■ Task details: From the forum thread below about Old Lahaina Luau discounts, reproduce word for word the passage starting at "Maybe try restaurant.com" and ending at "you on base..............".

# Discounts for Old Lahaina Luau



## helen (Jun 2, 2011)

Are there any discounts or coupons available for the Old Lahaina Luau?  Are there any available for the Feast at Lele?


----------



## LisaRex (Jun 2, 2011)

helen said:


> Are there any discounts or coupons available for the Old Lahaina Luau?  Are there any available for the Feast at Lele?



I've never found one for the OLL.


----------



## chriskre (Jun 2, 2011)

There are some luau coupons on ebay but I didn't see the one you're looking for but it might pop up.  

Maybe try restaurant.com or entertainment.com


----------



## carolbol (Jun 2, 2011)

The only one we know of is a military discount........I believe you need to book directly.  I think it is 10%.........must have an active card, one that can get you on base..............


----------



## chriskre (Jun 2, 2011)

Maybe if you do a TS tour they might have free tickets.  :rofl:


----------



## helen (Jun 4, 2011)

Thanks for the suggestions.  I tried entertainment.com and restaurant.com.  No coupons there.


----------



## rickandcindy23 (Jun 4, 2011)

I have never seen a discount for Old Lahaina, but they did give Rick a T-shirt that he wears quite a bit. 

Old Lahaina Luau doesn't have to work with the timeshare developers, because they seem to pack the show every night.  We tried Royal Lahaina Luau with a discount for a timeshare presentation, and the food was blah, but the show was good.  The alcohol was good too.  But the grounds were not anything like Old Lahaina.  Old Lahaina gives each guest a fresh flower lei, and most of the others give cheap shell bead leis, like those free ones you get at Hilo Hattie, every time you walk in the door.


----------



## carolbol (Jul 25, 2011)

We were told that the only discounts that are given are for active military personel with valid and current ID.  if you do qualify, you need to book directly with The Old Lahaina Luai by calling them direct.


----------

■ Supplied material:

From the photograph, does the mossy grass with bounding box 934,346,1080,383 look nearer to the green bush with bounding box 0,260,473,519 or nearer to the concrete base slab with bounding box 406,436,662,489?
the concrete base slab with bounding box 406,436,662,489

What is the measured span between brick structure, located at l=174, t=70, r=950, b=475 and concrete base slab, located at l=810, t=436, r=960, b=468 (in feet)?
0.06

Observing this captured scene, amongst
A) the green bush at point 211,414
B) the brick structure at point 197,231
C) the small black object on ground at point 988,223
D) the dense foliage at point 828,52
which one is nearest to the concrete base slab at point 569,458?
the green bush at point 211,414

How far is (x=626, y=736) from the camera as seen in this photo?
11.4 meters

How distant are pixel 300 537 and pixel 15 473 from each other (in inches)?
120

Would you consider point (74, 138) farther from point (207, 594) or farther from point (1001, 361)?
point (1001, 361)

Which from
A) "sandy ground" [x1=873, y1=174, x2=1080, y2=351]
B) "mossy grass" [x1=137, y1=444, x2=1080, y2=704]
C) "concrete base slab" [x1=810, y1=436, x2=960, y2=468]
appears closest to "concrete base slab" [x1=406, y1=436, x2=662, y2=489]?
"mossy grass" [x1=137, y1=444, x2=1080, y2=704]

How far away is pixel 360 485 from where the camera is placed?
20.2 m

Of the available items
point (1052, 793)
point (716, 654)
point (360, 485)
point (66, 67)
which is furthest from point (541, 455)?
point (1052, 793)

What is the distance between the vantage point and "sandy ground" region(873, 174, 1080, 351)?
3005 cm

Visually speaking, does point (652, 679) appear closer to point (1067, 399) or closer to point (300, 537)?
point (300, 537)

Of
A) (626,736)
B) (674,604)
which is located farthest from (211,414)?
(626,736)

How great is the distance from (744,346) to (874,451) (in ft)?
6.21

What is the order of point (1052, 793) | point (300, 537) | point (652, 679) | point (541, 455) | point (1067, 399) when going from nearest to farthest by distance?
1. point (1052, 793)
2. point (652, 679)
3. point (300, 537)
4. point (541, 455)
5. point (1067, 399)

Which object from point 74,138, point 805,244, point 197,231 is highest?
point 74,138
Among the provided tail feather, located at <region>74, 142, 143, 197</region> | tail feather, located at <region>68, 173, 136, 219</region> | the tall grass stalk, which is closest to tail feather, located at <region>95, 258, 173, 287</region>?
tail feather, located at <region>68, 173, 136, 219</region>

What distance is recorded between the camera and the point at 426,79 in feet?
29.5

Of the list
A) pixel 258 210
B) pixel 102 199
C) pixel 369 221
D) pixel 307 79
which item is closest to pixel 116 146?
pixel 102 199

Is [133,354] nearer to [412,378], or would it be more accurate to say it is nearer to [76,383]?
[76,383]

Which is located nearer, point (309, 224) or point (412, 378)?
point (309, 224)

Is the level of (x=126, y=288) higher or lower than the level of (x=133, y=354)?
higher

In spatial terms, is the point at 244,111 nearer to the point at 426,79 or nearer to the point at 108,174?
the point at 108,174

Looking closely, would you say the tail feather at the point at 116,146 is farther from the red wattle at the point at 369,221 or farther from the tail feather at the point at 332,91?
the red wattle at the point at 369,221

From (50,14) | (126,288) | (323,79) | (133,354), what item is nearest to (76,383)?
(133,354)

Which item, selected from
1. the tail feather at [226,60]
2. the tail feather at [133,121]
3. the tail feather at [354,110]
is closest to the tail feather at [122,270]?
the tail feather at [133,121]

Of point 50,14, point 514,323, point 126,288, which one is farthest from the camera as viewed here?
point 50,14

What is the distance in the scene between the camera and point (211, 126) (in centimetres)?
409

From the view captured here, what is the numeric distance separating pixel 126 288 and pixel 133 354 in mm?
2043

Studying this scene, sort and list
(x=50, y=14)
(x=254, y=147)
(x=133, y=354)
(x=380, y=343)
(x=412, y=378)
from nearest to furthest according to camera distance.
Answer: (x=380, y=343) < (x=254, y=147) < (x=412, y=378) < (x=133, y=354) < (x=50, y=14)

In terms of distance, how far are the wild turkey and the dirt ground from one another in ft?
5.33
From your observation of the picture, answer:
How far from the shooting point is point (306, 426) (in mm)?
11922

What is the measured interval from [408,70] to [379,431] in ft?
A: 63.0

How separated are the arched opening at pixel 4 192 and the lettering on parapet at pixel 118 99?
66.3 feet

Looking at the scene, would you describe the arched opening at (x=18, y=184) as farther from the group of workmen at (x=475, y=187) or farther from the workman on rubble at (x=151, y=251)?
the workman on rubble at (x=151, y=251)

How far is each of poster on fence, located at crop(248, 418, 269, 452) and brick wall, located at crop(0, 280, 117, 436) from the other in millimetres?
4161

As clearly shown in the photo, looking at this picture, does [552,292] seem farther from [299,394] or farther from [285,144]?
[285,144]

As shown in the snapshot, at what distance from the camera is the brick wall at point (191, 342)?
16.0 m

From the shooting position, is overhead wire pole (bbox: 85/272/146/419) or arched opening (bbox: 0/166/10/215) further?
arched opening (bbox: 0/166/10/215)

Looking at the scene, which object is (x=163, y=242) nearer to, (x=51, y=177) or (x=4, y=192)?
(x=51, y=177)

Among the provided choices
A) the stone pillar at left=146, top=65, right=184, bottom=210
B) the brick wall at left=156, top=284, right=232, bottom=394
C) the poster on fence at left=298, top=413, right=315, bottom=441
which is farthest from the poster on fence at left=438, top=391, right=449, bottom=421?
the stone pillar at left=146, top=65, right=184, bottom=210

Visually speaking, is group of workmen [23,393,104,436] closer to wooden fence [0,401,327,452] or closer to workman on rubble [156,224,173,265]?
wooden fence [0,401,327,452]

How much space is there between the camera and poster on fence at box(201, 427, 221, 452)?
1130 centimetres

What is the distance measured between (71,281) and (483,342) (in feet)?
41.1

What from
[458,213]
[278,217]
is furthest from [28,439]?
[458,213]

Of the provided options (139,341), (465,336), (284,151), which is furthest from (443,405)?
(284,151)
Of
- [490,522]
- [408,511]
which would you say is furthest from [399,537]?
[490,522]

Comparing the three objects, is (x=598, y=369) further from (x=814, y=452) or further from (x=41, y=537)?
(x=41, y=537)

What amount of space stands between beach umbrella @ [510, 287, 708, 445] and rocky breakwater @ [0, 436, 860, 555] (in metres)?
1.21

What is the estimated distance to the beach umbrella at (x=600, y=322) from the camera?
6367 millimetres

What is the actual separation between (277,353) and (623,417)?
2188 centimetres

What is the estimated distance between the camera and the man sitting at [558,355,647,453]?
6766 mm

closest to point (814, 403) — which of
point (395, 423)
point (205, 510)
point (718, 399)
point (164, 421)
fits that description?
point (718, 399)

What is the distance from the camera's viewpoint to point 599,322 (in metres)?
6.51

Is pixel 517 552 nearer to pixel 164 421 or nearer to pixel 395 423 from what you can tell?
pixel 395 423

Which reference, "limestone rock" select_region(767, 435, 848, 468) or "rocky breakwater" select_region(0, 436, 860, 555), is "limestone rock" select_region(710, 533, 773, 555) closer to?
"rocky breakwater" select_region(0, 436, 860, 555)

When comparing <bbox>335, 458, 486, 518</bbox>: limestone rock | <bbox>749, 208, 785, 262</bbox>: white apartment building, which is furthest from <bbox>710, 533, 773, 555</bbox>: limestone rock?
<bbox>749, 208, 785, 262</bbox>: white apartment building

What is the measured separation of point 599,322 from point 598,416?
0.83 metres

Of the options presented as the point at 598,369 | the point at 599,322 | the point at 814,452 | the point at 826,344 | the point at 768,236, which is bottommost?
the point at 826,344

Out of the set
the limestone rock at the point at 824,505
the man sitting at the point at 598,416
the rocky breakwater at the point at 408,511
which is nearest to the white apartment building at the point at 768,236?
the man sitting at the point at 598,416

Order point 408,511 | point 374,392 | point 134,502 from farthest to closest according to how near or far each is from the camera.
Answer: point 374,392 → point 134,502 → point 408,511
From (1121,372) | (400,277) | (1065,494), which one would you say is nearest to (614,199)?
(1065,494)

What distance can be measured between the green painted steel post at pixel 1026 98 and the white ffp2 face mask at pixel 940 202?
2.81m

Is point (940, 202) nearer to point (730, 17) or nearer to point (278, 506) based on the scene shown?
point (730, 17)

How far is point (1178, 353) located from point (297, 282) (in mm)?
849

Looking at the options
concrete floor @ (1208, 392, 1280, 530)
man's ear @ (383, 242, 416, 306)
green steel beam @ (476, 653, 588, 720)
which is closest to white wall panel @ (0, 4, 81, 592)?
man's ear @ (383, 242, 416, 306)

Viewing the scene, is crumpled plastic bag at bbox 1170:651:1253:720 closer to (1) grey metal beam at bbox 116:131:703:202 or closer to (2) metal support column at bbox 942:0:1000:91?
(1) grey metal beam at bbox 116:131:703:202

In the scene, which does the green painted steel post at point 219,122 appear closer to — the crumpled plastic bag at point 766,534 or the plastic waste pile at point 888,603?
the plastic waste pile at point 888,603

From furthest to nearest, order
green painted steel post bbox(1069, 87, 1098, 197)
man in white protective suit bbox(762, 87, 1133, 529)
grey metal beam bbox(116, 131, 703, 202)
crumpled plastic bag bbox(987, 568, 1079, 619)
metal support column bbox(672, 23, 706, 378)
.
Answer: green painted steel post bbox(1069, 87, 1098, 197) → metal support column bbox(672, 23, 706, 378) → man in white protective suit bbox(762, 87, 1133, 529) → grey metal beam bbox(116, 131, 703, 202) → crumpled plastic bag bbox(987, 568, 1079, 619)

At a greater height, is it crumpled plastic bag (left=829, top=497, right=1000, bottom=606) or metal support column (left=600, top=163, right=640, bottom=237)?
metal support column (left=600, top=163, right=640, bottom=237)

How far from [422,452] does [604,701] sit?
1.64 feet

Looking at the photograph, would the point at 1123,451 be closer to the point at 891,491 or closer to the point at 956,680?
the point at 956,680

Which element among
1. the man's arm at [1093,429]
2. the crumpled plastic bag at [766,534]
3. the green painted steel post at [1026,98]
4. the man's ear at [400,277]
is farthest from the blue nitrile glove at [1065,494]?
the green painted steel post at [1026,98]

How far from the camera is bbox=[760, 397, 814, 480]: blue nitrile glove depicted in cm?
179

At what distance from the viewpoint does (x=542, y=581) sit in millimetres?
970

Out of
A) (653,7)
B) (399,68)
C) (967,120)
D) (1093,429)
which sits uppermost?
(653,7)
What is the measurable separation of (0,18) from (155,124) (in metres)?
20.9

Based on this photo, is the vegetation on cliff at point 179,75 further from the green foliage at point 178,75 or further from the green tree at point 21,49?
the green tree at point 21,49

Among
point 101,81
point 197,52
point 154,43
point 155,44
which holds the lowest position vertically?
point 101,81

■ Answer to the task:
Maybe try restaurant.com or entertainment.com


----------



## carolbol (Jun 2, 2011)

The only one we know of is a military discount........I believe you need to book directly.  I think it is 10%.........must have an active card, one that can get you on base..............